▶ What you will do
Beginning with the line that contains "1. the garden bed", extract each line through the end of the listing below, with no additions or omissions.

BEGIN Provided records

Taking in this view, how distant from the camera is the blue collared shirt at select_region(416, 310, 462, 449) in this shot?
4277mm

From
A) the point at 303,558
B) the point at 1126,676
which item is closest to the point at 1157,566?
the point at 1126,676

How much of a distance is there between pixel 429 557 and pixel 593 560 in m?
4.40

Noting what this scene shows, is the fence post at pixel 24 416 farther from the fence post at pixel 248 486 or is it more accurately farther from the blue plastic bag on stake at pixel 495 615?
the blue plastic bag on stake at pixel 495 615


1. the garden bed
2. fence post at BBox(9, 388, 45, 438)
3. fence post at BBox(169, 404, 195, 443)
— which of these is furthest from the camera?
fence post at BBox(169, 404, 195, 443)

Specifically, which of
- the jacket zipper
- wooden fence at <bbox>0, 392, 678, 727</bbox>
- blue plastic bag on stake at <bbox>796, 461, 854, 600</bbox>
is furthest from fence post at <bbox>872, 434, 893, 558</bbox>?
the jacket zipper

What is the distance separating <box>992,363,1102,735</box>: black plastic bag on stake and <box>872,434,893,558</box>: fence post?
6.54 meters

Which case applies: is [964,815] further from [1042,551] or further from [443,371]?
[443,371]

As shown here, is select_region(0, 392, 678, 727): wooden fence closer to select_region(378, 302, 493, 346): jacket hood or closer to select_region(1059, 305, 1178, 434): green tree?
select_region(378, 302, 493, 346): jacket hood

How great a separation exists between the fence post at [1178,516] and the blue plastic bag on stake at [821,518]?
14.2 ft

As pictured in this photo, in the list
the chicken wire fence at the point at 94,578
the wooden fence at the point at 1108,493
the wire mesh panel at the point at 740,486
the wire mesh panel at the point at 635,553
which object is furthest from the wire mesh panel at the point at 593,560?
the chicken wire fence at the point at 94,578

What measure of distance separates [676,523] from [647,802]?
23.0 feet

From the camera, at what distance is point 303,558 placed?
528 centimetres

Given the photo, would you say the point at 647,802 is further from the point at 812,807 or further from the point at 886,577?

END Provided records

▶ Task output
1. the garden bed
2. fence post at BBox(9, 388, 45, 438)
3. fence post at BBox(169, 404, 195, 443)
— which of these is furthest from the camera?
fence post at BBox(169, 404, 195, 443)

Specifically, which of
- the jacket zipper
- wooden fence at <bbox>0, 392, 678, 727</bbox>
- blue plastic bag on stake at <bbox>796, 461, 854, 600</bbox>
is furthest from fence post at <bbox>872, 434, 893, 558</bbox>?
the jacket zipper

What is the distance separating <box>992,363,1102,735</box>: black plastic bag on stake and <box>872,434,893,558</box>: fence post?
6.54 meters

Which case applies: is [964,815] further from [1042,551] or further from [443,371]?
[443,371]

As shown here, is select_region(0, 392, 678, 727): wooden fence closer to select_region(378, 302, 493, 346): jacket hood or closer to select_region(1059, 305, 1178, 434): green tree?
select_region(378, 302, 493, 346): jacket hood

How great a separation exists between the fence post at [1178,516] and the blue plastic bag on stake at [821,518]?
14.2 ft

As pictured in this photo, in the list
the chicken wire fence at the point at 94,578
the wooden fence at the point at 1108,493
the wire mesh panel at the point at 740,486
the wire mesh panel at the point at 635,553
which object is furthest from the wire mesh panel at the point at 593,560?
the chicken wire fence at the point at 94,578

What measure of distance separates [676,523] from [647,802]?
23.0 feet

From the camera, at what distance is point 303,558 placed?
528 centimetres

Given the photo, would you say the point at 647,802 is further from the point at 812,807 or further from the point at 886,577?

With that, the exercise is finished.